---- GIVEN RECORDS

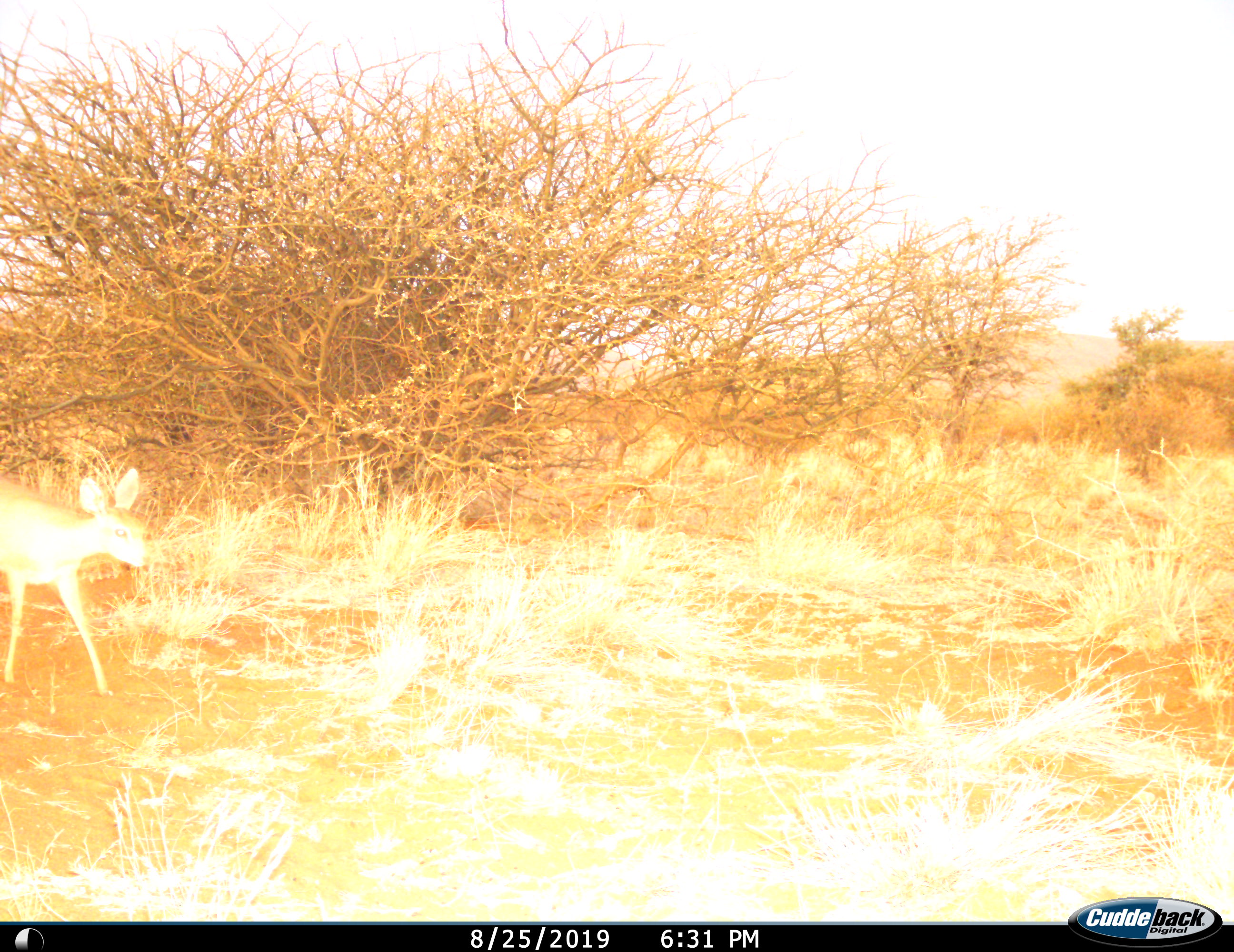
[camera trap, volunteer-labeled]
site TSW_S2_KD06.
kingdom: Animalia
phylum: Chordata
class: Mammalia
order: Artiodactyla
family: Bovidae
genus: Raphicerus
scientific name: Raphicerus campestris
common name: steenbok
Steenbok (Raphicerus campestris), count 1. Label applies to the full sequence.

--------

Output exactly, and only, the lines running from the one that contains "kingdom: Animalia" through the last line of the entries above.

#### ANSWER TO THE PROBLEM:
kingdom: Animalia
phylum: Chordata
class: Mammalia
order: Artiodactyla
family: Bovidae
genus: Raphicerus
scientific name: Raphicerus campestris
common name: steenbok
Steenbok (Raphicerus campestris), count 1. Label applies to the full sequence.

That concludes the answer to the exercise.